Task item A:
Print the part of the forum thread about sharing birthdays with villagers from "## JabuJabule (May" to "mine - June 20.".
Task item B:
Pick up the forum thread about sharing birthdays with villagers where it stops and keep writing it.

Passage shown:
[Start of Attachment]
Oh no I share birthdays with Truffles! meh


----------



## JCnator (May 5, 2013)

My birthday is shared with a certain male beige squirrel named 「クリス」 ("Chris" as in literal translation). That took a while for me to have an animal matching with my birthday.

Source: http://www.gamefaqs.com/3ds/997811-animal-crossing-new-leaf/faqs/65246


----------



## ThatACfan (May 5, 2013)

No one shares mine.


----------



## Phantom A (May 5, 2013)

Ankha. I never had her before. o_0


----------



## Coni (May 5, 2013)

Anna said:


> Genji -____-
> 
> 21st January



Haha me too!


----------



## MStar (May 5, 2013)

Roscoe for me! xD


----------



## Roguefae (May 5, 2013)

Imbakatten said:


> Bluebear! June 24th
> I love Bluebear!
> View attachment 3517



That's my birthday too!


----------



## Thunder (May 5, 2013)

Coco's the closest, just a day off.


----------



## Cottonball (May 5, 2013)

Mitzi!~


----------



## Bubble Pop (May 5, 2013)

Nana! Haha! (Also the name of my favourite After School member... :3)


----------



## Yuki Nagato (May 5, 2013)

Vladimir! August 2nd


----------



## Blueyoshi (May 5, 2013)

Nobody shares my birthday. And its today hehehe ;D


----------



## Yuki Nagato (May 5, 2013)

Blueyoshi said:


> Nobody shares my birthday. And its today hehehe ;D



It's my mums birthday too  Happy birthday


----------



## JabuJabule (May 5, 2013)

I share a birthday with Annalise...at least she was a cool islander back in the e+ days though. >_>


----------



## Zolon (May 5, 2013)

Nobody shares mine - June 20.


----------



## Justin (May 5, 2013)

Cottonball said:


> Mitzi!~



September 25th represent!


----------



## Anna (May 5, 2013)

Coni said:


> Haha me too!



Great birthday


----------



## mnk907 (May 5, 2013)

I've got Tokio, one of the new ostriches - September 23rd.


----------



## Klainette (May 5, 2013)

One of the hippos, eugh. I can't remember his name, but I don't particularly like him.


----------



## Fairydust (May 5, 2013)

I share my birthday with Cherry. (April 10th)


----------



## Newleafnewlife (May 5, 2013)

One of the new Villagers, Norman shares my birthday! although you can't find him almost anywhere since he is new and not very popular... i hope he is in my village at one point!


----------



## Peachk33n (May 5, 2013)
[End of Attachment]
Data provided:
[Start of Attachment]
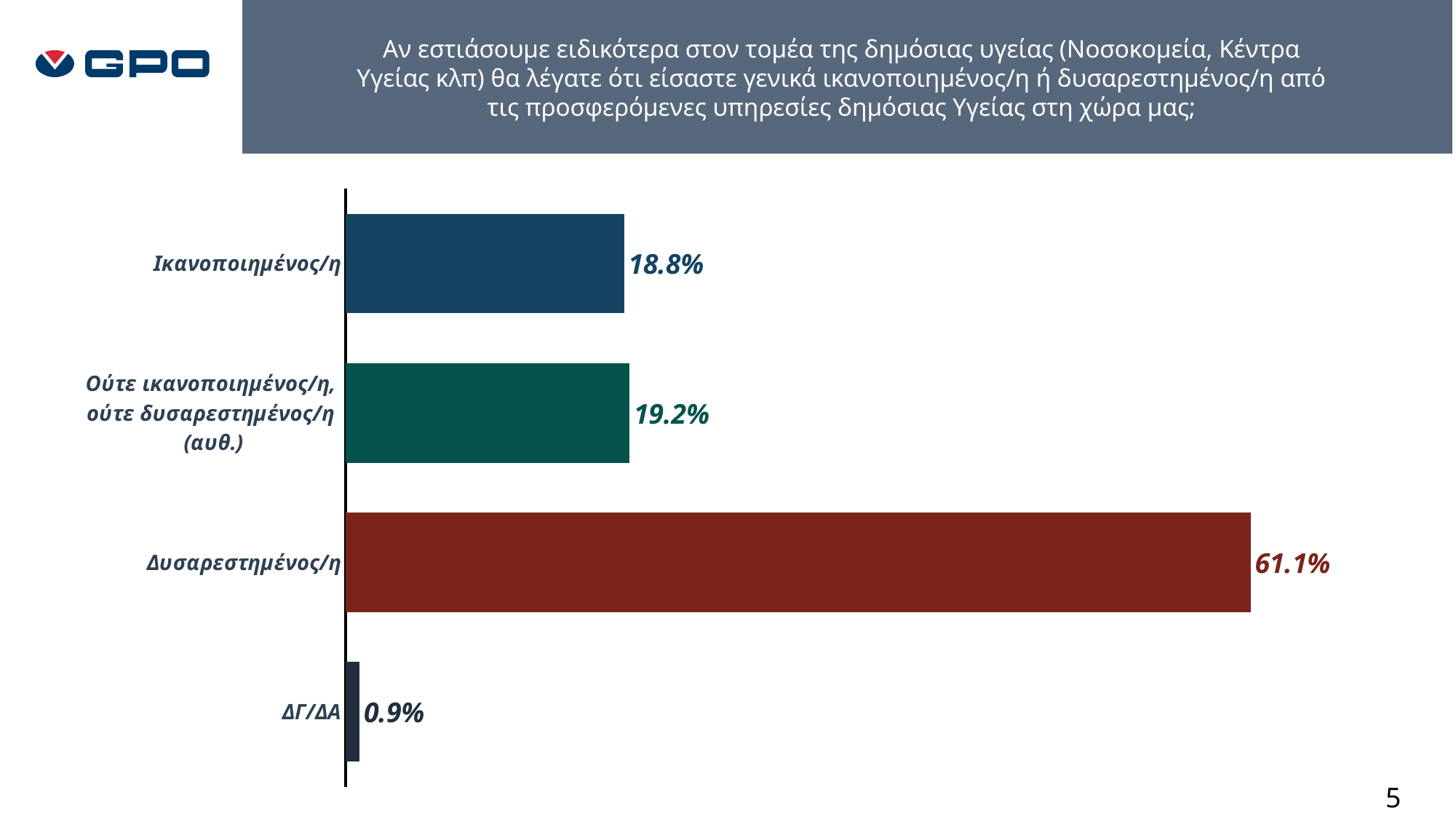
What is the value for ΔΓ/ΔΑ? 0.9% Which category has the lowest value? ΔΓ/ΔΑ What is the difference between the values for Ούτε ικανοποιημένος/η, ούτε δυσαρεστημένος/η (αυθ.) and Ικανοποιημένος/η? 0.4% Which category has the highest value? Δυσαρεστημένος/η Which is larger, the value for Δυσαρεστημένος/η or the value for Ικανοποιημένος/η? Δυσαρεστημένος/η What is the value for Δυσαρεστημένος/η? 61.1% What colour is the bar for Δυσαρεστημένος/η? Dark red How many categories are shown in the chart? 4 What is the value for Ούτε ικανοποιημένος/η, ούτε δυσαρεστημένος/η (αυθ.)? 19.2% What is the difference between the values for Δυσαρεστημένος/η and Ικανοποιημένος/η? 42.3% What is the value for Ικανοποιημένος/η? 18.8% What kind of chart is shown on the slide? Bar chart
[End of Attachment]
Written response A:
## JabuJabule (May 5, 2013)

I share a birthday with Annalise...at least she was a cool islander back in the e+ days though. >_>


----------



## Zolon (May 5, 2013)

Nobody shares mine - June 20.

Written response B:
Peachk33n said:


> No one has my birthday
> 
> Mine is April 28th so the closest would be Miranda: View attachment 3542 ewwwwww... and Angus:  View attachment 3543 double ewwwwwww




I guess the New Leaf villagers werent on that list. I found a better list in gamefaqs and found out that Ava:  infact shares my Bday


----------



## Julie (May 5, 2013)

Gladys. Jan 15


----------



## Treasu(red) (May 5, 2013)

Derwin, May 25th.
I'm so ashamed.

His catchphrase is "Derrr". DERRRRRRRRRRRR. :l Derp.


----------



## Winterbell (May 5, 2013)

Hi, I'm new here. Alfonso shares my birthday....and love of food and relaxation!


----------



## TOASTY (May 5, 2013)

The two closest to my birthday are Dotty (March 14th) and Elise (March 21st). I love Dotty, but I've never seen Elise before.


----------



## Cinnabunnie (May 5, 2013)

No one shares my birthday  Oh well more cake for me.


----------



## Zaydin (May 6, 2013)

Poncho for me.


----------



## Yoni (May 6, 2013)

Lucy - June 2nd


----------



## Wing (May 6, 2013)

Teddy!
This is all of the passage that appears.